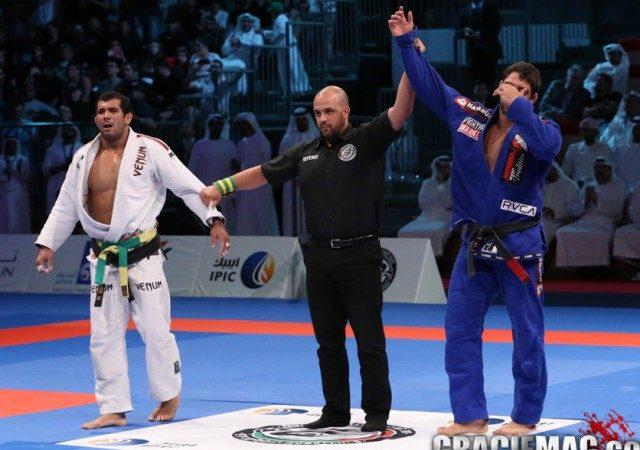 WPJJC: Veja mais uma grande final entre Buchecha e Rodolfo em Abu Dhabi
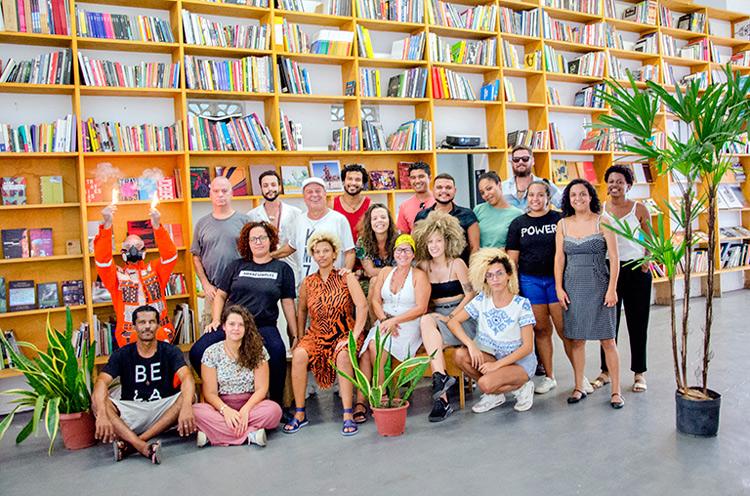 Exposição Metrópole Transcultural  no Galpão Bela Maré reúne 16 artistas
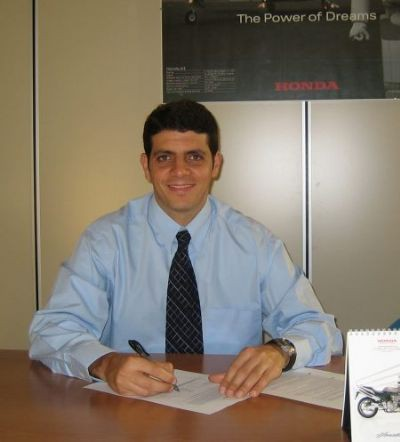 Alex Barros dnes podepsal u tymu Klaffi Honda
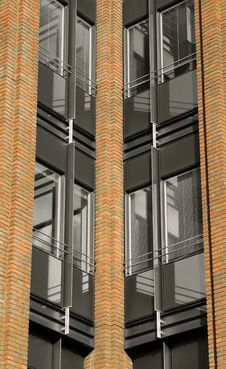 Free Brick Pillars Royalty Free Stock Photo - 6753725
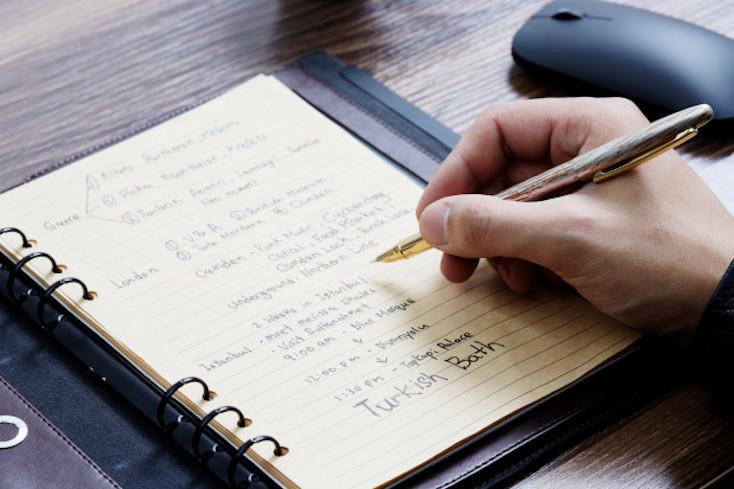 世界初の指紋認証ロック付きノート、Lockbook。シンプルなアイディアを実現させている、一冊欲しいアイテムだ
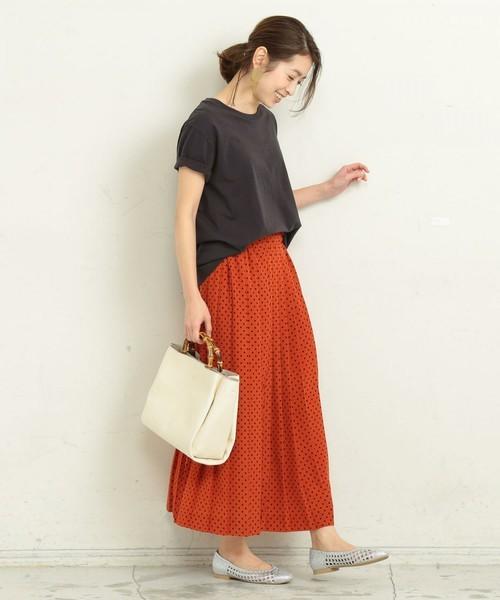 赤のドットスカートにメンズライクなアイテムを合わせたラフコーデ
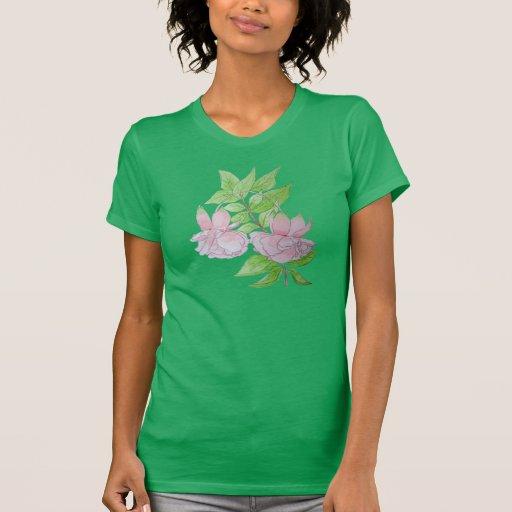 Flor fucsia rosada con arte del color de agua de camiseta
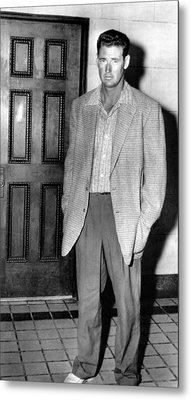 Ted Williams Outside A Miami Court Room Metal Print by Everett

---

For this exercise, repeat word for word only the lines from the one containing "赤のドットスカートにメンズライクなアイテムを合わせたラフコーデ" through the end of the data, including both. Pictures do not go in the copy.

 赤のドットスカートにメンズライクなアイテムを合わせたラフコーデ
 Flor fucsia rosada con arte del color de agua de camiseta
 Ted Williams Outside A Miami Court Room Metal Print by Everett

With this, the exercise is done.